Nestes seis meses posso entender que a minhoca foi co-responsável pelo sucesso deste meu vaso verdejante. As plantas tinham chegado pequenininhas e criaram asas, ou melhor, raízes. Seguramente, a minhoca fez bem feitinha a parte dela, contribuindo para a minha paz no quesito jardinagem. Com tudo isso, ela merece viver bem.

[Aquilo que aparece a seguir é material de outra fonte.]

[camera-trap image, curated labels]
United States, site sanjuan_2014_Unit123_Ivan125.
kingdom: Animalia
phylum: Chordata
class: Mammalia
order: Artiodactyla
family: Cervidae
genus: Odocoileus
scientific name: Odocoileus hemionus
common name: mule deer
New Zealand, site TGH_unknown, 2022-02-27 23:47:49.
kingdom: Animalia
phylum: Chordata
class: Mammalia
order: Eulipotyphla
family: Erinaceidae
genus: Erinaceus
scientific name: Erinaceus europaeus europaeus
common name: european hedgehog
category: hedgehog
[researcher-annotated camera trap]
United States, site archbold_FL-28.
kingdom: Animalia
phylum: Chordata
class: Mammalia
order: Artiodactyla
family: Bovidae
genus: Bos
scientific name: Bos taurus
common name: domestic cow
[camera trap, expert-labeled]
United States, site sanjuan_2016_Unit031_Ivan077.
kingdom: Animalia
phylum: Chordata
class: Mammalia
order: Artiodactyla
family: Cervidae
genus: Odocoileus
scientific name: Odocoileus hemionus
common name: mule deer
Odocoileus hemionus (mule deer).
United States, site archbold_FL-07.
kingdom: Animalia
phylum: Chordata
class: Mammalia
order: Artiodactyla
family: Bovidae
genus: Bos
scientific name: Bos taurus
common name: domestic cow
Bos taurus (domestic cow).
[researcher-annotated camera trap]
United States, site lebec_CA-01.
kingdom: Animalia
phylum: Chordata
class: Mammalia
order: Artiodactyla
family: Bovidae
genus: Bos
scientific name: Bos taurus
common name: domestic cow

Deixei a minhoca ali quietinha e cobri com um bocado de terra, dei uma mexida com o pincel – agora mão na terra só em atividade esotérica e olhe lá – e depois de um minuto coloquei a mudinha cheia de raízes aparentes pedindo um lugar na terra para alçar seu lugar ao sol. Percebi que a minhoca entendeu a mensagem e não deu mais as caras no horizonte e na luz. Ficou na dela, escondidinha atrás das mudas e bem embaixo da terra, que deve ser do jeito que ela gosta.

Ter feito isso deu um alívio. Pensei que ela, minhoca, poderá inclusive contribuir comendo as formigas que aparecem nos meus vasos – nunca entendi o porque, será por algum açúcar oculto? – ou ainda pode ser que a minhoca assuste alguma abelha desavisada que queira se aproveitar das flores de manjericão que estão roxinhas, perfumadas e prontas para o momento que eu queira fazer aquele molho vermelho saboroso. Será que abelha tem receio de minhoca?

Quando terminei meu vaso - agora novo vaso - pensei que talvez esta experiência tenha sido boa pra minhoca também. Ela pode ter aproveitado este momento de interação social interracial para perceber que humanos podem ser legais com os invertebrados e portanto, deixar de imaginar o dia que queiram atacar a terra numa revolução silenciosa saindo de seus vasos e terras em direção a diversas mocinhas assustadas que vêem na minhoca muito mais do que ela pode oferecer, em termos de horror macabro. Vão todos perceber que nada é mais simples do que ser simplesmente minhoca.